Kıbrıslı Türkler ise, Türkiye’nin Harf devriminden sonra matbaa harflerini sipariş ettiren Mustafa Kemal Atatürk, dönemin Söz gazetesi için de Latin harfli matbaa çalışmalarına desteklediği görülmektedir. Böylece, Kıbrıs Türkler, Atatürk ile birlikte Türkiye’nin alfabesini derç ederek latin harfleri kullanmaya başlamıştır. Fakat Kıbrıslı Türkler, diğer Türk devletleri gibi orta asyadan getirdiği kendine has kültürel konuşma seslerine karşılık gelen farklı harfler kullanmamıştır. Örneğin, Nazal “Ñ” harfini kullanmamıştır.
Sovyet Rusya'sının dağılmasından sonra, 1990'lı yıllarda bağımsızlıklarını kazanan Azerbaycan, Kazakistan, Özbekistan, Türkmenistan gibi ülkeler tekrar Latin alfabesine geçmeye başladı.

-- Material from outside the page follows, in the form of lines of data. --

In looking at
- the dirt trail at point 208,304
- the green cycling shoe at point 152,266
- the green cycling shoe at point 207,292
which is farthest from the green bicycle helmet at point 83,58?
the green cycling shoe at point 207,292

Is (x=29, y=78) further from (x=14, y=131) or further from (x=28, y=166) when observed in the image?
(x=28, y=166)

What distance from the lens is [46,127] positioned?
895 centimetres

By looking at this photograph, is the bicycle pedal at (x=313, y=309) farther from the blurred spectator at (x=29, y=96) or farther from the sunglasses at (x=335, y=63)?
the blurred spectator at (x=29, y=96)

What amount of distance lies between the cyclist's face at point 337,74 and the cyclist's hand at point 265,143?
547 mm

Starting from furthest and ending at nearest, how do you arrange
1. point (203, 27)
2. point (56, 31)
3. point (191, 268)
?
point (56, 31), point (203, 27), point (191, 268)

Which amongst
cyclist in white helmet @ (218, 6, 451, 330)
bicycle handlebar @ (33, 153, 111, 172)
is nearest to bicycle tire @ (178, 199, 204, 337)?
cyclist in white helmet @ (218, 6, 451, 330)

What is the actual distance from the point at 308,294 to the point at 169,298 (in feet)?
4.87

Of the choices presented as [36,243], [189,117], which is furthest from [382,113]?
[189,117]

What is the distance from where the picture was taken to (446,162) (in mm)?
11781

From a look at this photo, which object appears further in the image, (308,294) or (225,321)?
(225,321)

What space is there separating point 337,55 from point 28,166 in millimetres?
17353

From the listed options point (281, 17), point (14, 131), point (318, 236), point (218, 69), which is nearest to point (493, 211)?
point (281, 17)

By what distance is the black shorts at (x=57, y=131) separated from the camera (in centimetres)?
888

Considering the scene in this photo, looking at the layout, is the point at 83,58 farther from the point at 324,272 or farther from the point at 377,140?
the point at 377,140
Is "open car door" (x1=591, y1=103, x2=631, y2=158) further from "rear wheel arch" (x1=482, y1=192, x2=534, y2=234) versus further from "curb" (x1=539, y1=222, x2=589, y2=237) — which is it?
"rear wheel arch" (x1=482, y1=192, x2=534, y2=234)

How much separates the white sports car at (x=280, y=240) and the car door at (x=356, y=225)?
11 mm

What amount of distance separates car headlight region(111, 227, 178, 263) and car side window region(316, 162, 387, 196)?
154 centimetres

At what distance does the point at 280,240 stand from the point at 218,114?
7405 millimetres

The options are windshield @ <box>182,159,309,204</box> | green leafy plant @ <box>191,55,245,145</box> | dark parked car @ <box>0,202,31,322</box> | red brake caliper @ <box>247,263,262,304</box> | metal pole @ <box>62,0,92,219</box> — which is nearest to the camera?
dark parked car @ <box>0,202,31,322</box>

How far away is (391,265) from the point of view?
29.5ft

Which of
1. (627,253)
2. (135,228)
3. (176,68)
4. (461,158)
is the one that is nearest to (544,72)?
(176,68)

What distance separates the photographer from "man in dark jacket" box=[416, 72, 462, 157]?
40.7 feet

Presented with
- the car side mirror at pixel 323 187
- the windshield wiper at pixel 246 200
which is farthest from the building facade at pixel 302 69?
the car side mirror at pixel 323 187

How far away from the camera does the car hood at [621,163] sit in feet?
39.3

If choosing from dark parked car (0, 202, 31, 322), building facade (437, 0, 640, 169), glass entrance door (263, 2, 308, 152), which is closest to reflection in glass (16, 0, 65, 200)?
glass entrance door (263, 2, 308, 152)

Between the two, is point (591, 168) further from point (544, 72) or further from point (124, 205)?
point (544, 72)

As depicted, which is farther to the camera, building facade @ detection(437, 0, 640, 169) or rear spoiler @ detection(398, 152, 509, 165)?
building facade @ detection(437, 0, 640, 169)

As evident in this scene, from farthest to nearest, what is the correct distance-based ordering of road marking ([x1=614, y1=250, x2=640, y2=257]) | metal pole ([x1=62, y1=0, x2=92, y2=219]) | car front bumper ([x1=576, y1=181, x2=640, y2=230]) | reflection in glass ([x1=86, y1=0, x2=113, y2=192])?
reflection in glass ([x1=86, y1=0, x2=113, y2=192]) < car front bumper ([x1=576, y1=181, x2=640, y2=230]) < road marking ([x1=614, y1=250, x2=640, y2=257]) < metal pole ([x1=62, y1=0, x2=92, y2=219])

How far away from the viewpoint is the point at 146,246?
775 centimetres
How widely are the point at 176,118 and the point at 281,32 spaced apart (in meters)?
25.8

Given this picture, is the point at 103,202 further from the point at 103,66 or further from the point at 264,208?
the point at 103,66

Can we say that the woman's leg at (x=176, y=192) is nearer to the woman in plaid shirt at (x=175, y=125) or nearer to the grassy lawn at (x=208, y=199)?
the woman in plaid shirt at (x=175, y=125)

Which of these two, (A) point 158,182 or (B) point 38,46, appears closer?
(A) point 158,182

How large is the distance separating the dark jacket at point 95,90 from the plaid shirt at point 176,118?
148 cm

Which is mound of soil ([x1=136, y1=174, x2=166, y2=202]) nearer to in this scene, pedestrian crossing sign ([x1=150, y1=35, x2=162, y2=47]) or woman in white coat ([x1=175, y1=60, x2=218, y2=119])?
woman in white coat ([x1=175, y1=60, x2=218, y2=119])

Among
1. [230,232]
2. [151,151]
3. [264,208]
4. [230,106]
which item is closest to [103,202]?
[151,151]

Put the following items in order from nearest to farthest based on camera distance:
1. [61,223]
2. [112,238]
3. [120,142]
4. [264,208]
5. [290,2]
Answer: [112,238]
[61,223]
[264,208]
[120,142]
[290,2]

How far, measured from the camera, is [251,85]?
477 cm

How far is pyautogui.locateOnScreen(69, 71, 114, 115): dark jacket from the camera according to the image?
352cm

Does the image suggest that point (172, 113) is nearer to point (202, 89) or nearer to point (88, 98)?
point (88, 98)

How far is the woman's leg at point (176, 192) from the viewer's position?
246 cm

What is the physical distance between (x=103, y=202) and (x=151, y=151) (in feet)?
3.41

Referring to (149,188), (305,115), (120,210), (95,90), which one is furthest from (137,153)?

1991 yılında başlatılan ortak alfabe çalışmalarının ardından Türk Şurası (Türk Devlet ve Toplulukları Dostluk-Kardeşlik ve İş Birliği Kurultayı) tarafından 21-23 Mart 1993'te Antalya'da yapılan toplantıda Türk Cumhuriyetlerin alfabelerine Q, X, W, Ñ, Ä harflerinin eklenmesi ortak karar olarak kabul edilmiştir. Bu dönemde, Cumhurbaşkanı Turgut Özal, Başbakan ise Süleyman Demirel idi. Türk Keneş kurulu tarafından da benimsenen bu karar uygulandığı takdirde (inceltme ve vurgu işaretli harfler hariç) 34 harfli bir alfabe Türk dünyasının önemli bir bölümünde en azından protokolde yürürlüğe girmiş olacaktı. Ortak alfabe üzerine yapılan çalışmaların üzerinde  yaklaşık 1 asır geçmesine  Bugün oldu hala daha ortak
Son günlerde tekrardan hız kazanan Türk devletleri arasında ortak alfabe girişimlerine yönelik tartışmalarını yeniden gündeme getirdi. Günümüzde Türk Devletleri Teşkilatı Türk Dünyası Ortak Alfabe Komisyonu 3. Toplantısı, Türk Akademisi ve Türk Dil Kurumu işbirliğinde 9-11 Eylül 2024 tarihlerinde Azerbaycan'ın başkenti Bakü'de yapıldı. Bu toplantıda, Ortak Türk Alfabesi önerisi üzerinde uzlaşı sağlandı. Böylece, 34 harfli Ortak Türk Alfabesi, Türk dünyasındaki farklı lehçeler ve dil ihtiyaçları göz önünde bulundurularak tasarlandı. Bunun ana amacı, ortak bir alfabenin geliştirilmesiyle kültürel entegrasyonu artırılacaktır.